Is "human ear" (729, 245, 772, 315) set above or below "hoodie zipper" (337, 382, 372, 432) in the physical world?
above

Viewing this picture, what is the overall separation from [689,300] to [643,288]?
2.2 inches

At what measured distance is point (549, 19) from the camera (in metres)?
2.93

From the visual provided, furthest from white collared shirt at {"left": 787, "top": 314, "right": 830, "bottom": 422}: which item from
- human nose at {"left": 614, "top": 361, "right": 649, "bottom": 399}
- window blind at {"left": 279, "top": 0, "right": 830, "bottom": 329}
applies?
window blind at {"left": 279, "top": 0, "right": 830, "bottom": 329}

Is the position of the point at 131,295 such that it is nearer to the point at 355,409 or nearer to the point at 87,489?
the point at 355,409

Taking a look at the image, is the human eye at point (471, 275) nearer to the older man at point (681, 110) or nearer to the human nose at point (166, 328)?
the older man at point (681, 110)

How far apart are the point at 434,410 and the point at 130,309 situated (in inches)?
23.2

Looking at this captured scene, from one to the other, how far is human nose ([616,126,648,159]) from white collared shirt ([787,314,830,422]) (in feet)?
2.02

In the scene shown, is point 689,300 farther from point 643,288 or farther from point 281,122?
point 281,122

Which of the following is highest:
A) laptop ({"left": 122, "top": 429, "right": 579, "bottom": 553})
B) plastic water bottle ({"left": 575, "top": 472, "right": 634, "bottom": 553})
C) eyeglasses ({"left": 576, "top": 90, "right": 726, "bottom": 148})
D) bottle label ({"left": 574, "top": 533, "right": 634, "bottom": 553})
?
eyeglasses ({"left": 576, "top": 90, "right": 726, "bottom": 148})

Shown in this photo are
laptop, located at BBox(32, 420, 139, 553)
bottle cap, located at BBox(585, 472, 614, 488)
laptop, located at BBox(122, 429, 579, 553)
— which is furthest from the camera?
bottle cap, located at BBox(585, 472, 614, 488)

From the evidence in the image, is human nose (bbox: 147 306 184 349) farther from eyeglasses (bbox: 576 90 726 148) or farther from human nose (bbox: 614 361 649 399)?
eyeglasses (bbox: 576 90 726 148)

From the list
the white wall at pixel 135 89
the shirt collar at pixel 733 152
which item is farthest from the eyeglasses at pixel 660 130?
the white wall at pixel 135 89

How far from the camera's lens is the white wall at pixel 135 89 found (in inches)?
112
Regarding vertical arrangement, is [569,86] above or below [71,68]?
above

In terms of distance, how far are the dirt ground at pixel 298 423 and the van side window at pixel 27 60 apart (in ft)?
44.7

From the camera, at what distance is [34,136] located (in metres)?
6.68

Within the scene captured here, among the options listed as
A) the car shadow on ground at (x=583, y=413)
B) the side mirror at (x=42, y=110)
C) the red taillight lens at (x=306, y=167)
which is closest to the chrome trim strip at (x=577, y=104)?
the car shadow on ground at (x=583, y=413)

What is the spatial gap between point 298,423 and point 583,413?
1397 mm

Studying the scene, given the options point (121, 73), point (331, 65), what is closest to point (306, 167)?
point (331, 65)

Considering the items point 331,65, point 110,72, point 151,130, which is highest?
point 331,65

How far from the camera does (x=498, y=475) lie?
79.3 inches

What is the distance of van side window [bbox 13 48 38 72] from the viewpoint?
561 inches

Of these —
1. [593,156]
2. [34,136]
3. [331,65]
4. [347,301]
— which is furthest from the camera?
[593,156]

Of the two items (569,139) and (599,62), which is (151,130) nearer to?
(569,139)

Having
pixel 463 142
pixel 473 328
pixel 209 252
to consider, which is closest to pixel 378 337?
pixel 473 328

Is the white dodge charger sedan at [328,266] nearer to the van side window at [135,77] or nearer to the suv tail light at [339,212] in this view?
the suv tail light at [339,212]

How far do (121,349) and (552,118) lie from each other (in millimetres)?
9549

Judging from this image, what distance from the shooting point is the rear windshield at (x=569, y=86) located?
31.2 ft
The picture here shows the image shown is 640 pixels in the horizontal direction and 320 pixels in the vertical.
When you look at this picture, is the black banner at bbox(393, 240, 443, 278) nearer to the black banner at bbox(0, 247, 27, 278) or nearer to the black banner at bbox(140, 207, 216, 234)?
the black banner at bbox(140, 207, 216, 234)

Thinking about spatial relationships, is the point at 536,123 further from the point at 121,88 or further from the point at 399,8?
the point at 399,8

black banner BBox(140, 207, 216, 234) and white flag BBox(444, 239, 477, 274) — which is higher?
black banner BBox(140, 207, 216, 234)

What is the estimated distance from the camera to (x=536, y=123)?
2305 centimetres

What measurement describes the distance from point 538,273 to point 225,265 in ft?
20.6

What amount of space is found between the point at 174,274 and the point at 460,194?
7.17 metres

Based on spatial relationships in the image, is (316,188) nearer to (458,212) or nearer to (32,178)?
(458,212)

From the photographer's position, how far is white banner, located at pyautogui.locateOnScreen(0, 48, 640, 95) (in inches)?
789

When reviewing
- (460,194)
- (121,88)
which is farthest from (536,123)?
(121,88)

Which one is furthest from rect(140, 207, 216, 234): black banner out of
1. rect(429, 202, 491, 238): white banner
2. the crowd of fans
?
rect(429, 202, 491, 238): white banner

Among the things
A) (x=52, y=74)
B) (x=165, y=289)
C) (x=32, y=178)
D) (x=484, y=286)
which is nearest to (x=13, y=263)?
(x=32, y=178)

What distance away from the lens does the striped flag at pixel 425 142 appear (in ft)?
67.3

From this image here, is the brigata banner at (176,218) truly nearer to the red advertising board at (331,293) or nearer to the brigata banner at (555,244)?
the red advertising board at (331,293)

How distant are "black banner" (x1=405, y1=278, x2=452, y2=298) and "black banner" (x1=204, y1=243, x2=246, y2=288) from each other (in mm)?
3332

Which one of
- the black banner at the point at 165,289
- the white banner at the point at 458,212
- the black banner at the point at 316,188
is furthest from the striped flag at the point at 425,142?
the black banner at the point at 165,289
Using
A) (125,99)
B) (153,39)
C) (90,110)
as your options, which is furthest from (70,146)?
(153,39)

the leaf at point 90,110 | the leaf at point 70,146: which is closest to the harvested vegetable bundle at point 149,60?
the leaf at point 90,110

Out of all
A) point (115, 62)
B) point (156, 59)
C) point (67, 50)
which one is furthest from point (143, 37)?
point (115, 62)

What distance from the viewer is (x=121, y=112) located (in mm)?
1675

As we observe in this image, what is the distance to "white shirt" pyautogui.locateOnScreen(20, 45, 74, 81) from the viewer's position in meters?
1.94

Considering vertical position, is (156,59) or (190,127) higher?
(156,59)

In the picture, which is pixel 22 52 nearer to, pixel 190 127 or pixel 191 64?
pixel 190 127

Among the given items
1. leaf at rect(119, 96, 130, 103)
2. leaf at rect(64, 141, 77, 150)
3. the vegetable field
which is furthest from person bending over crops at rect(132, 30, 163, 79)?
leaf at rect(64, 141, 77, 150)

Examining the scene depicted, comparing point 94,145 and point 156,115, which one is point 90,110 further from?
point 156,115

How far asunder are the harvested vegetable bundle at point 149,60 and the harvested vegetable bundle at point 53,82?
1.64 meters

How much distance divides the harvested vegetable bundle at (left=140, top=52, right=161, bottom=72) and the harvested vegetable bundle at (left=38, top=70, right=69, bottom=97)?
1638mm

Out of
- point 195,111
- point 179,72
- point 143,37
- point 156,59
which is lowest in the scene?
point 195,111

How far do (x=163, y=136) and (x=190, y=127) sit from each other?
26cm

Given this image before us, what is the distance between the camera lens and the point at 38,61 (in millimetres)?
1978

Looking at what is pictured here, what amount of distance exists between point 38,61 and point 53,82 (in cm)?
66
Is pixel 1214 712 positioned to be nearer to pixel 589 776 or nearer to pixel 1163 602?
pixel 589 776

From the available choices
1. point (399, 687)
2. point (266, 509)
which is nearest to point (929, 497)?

* _What you are asked to do_
Exactly reproduce every line of the data above.

* _Reply to the task_
Is "human ear" (729, 245, 772, 315) set above or below "hoodie zipper" (337, 382, 372, 432) in the physical world?
above

Viewing this picture, what is the overall separation from [689,300] to [643,288]?
2.2 inches

At what measured distance is point (549, 19) from the camera (in metres)?
2.93

From the visual provided, furthest from white collared shirt at {"left": 787, "top": 314, "right": 830, "bottom": 422}: which item from
- human nose at {"left": 614, "top": 361, "right": 649, "bottom": 399}
- window blind at {"left": 279, "top": 0, "right": 830, "bottom": 329}
applies?
window blind at {"left": 279, "top": 0, "right": 830, "bottom": 329}

Is the position of the point at 131,295 such that it is nearer to the point at 355,409 or nearer to the point at 87,489?
the point at 355,409

Taking a look at the image, is the human eye at point (471, 275) nearer to the older man at point (681, 110) or nearer to the human nose at point (166, 328)?
the older man at point (681, 110)

How far apart are the point at 434,410 and the point at 130,309 situated (in inches)?
23.2

Looking at this captured scene, from one to the other, how far is human nose ([616,126,648,159]) from white collared shirt ([787,314,830,422]) (in feet)?
2.02

In the scene shown, is point 689,300 farther from point 643,288 or farther from point 281,122?
point 281,122

Which of the following is highest:
A) laptop ({"left": 122, "top": 429, "right": 579, "bottom": 553})
B) plastic water bottle ({"left": 575, "top": 472, "right": 634, "bottom": 553})
C) eyeglasses ({"left": 576, "top": 90, "right": 726, "bottom": 148})
D) bottle label ({"left": 574, "top": 533, "right": 634, "bottom": 553})
?
eyeglasses ({"left": 576, "top": 90, "right": 726, "bottom": 148})

Shown in this photo are
laptop, located at BBox(32, 420, 139, 553)
bottle cap, located at BBox(585, 472, 614, 488)
laptop, located at BBox(122, 429, 579, 553)
— which is furthest from the camera?
bottle cap, located at BBox(585, 472, 614, 488)

From the evidence in the image, is human nose (bbox: 147 306 184 349) farther from eyeglasses (bbox: 576 90 726 148) or farther from human nose (bbox: 614 361 649 399)?
eyeglasses (bbox: 576 90 726 148)

From the list
the white wall at pixel 135 89
the shirt collar at pixel 733 152
which item is farthest from the eyeglasses at pixel 660 130?
the white wall at pixel 135 89

How far from the camera's lens is the white wall at pixel 135 89 found (in inches)?
112
Regarding vertical arrangement, is [569,86] above or below [71,68]?
above

In terms of distance, how far are the dirt ground at pixel 298 423 and the van side window at pixel 27 60 apart (in ft)?
44.7

From the camera, at what distance is [34,136] located (in metres)?
6.68

Within the scene captured here, among the options listed as
A) the car shadow on ground at (x=583, y=413)
B) the side mirror at (x=42, y=110)
C) the red taillight lens at (x=306, y=167)
which is closest to the chrome trim strip at (x=577, y=104)?
the car shadow on ground at (x=583, y=413)

What is the spatial gap between point 298,423 and point 583,413?
1397 mm

Studying the scene, given the options point (121, 73), point (331, 65), what is closest to point (306, 167)?
point (331, 65)

Considering the items point 331,65, point 110,72, point 151,130, which is highest?
point 331,65

How far from the camera does (x=498, y=475) lie?
79.3 inches

What is the distance of van side window [bbox 13 48 38 72] from the viewpoint?
561 inches

Of these —
1. [593,156]
2. [34,136]
3. [331,65]
4. [347,301]
— which is furthest from the camera?
[593,156]

Of the two items (569,139) and (599,62), which is (151,130) nearer to?
(569,139)

Having
pixel 463 142
pixel 473 328
pixel 209 252
to consider, which is closest to pixel 378 337?
pixel 473 328

Is the white dodge charger sedan at [328,266] nearer to the van side window at [135,77] or nearer to the suv tail light at [339,212] in this view?
the suv tail light at [339,212]

How far do (121,349) and (552,118) lie from each other (in millimetres)?
9549

Judging from this image, what distance from the shooting point is the rear windshield at (x=569, y=86) located?
31.2 ft
The picture here shows the image shown is 640 pixels in the horizontal direction and 320 pixels in the vertical.
When you look at this picture, is the black banner at bbox(393, 240, 443, 278) nearer to the black banner at bbox(0, 247, 27, 278) or nearer to the black banner at bbox(140, 207, 216, 234)?
the black banner at bbox(140, 207, 216, 234)

Thinking about spatial relationships, is the point at 536,123 further from the point at 121,88 or further from the point at 399,8?
the point at 399,8

black banner BBox(140, 207, 216, 234) and white flag BBox(444, 239, 477, 274) — which is higher?
black banner BBox(140, 207, 216, 234)

What is the estimated distance from the camera to (x=536, y=123)?
2305 centimetres

What measurement describes the distance from point 538,273 to point 225,265 in ft?
20.6

What amount of space is found between the point at 174,274 and the point at 460,194?
7.17 metres

Based on spatial relationships in the image, is (316,188) nearer to (458,212) or nearer to (32,178)?
(458,212)

From the photographer's position, how far is white banner, located at pyautogui.locateOnScreen(0, 48, 640, 95) (in inches)?
789

When reviewing
- (460,194)
- (121,88)
which is farthest from (536,123)?
(121,88)

Which one is furthest from rect(140, 207, 216, 234): black banner out of
1. rect(429, 202, 491, 238): white banner
2. the crowd of fans
?
rect(429, 202, 491, 238): white banner

Among the things
A) (x=52, y=74)
B) (x=165, y=289)
C) (x=32, y=178)
D) (x=484, y=286)
which is nearest to (x=13, y=263)?
(x=32, y=178)

What distance away from the lens does the striped flag at pixel 425 142 appear (in ft)?
67.3

From this image here, is the brigata banner at (176,218) truly nearer to the red advertising board at (331,293) or nearer to the brigata banner at (555,244)?
the red advertising board at (331,293)

How distant are "black banner" (x1=405, y1=278, x2=452, y2=298) and "black banner" (x1=204, y1=243, x2=246, y2=288) from each other (in mm)?
3332

Which one of
- the black banner at the point at 165,289
- the white banner at the point at 458,212
- the black banner at the point at 316,188
is furthest from the striped flag at the point at 425,142?
the black banner at the point at 165,289
Using
A) (125,99)
B) (153,39)
C) (90,110)
as your options, which is furthest from (70,146)?
(153,39)

the leaf at point 90,110 | the leaf at point 70,146: which is closest to the harvested vegetable bundle at point 149,60?
the leaf at point 90,110

Out of all
A) point (115, 62)
B) point (156, 59)
C) point (67, 50)
which one is furthest from point (143, 37)?
point (115, 62)

What distance from the viewer is (x=121, y=112) located (in mm)?
1675

As we observe in this image, what is the distance to "white shirt" pyautogui.locateOnScreen(20, 45, 74, 81) from the viewer's position in meters?
1.94

Considering vertical position, is (156,59) or (190,127) higher?
(156,59)

In the picture, which is pixel 22 52 nearer to, pixel 190 127 or pixel 191 64?
pixel 190 127

Among the given items
1. leaf at rect(119, 96, 130, 103)
2. leaf at rect(64, 141, 77, 150)
3. the vegetable field
which is furthest from person bending over crops at rect(132, 30, 163, 79)?
leaf at rect(64, 141, 77, 150)

Examining the scene depicted, comparing point 94,145 and point 156,115, which one is point 90,110 further from?
point 156,115

How far asunder are the harvested vegetable bundle at point 149,60 and the harvested vegetable bundle at point 53,82?
1.64 meters

How much distance divides the harvested vegetable bundle at (left=140, top=52, right=161, bottom=72) and the harvested vegetable bundle at (left=38, top=70, right=69, bottom=97)?
1638mm

Out of
- point 195,111
- point 179,72
- point 143,37
- point 156,59
which is lowest in the scene?
point 195,111

How far do (x=163, y=136) and (x=190, y=127) sit from each other?
26cm

Given this image before us, what is the distance between the camera lens and the point at 38,61 (in millimetres)?
1978

Looking at what is pictured here, what amount of distance exists between point 38,61 and point 53,82 (in cm)?
66
Is pixel 1214 712 positioned to be nearer to pixel 589 776 or nearer to pixel 1163 602?
pixel 589 776

From the available choices
1. point (399, 687)
2. point (266, 509)
which is nearest to point (929, 497)?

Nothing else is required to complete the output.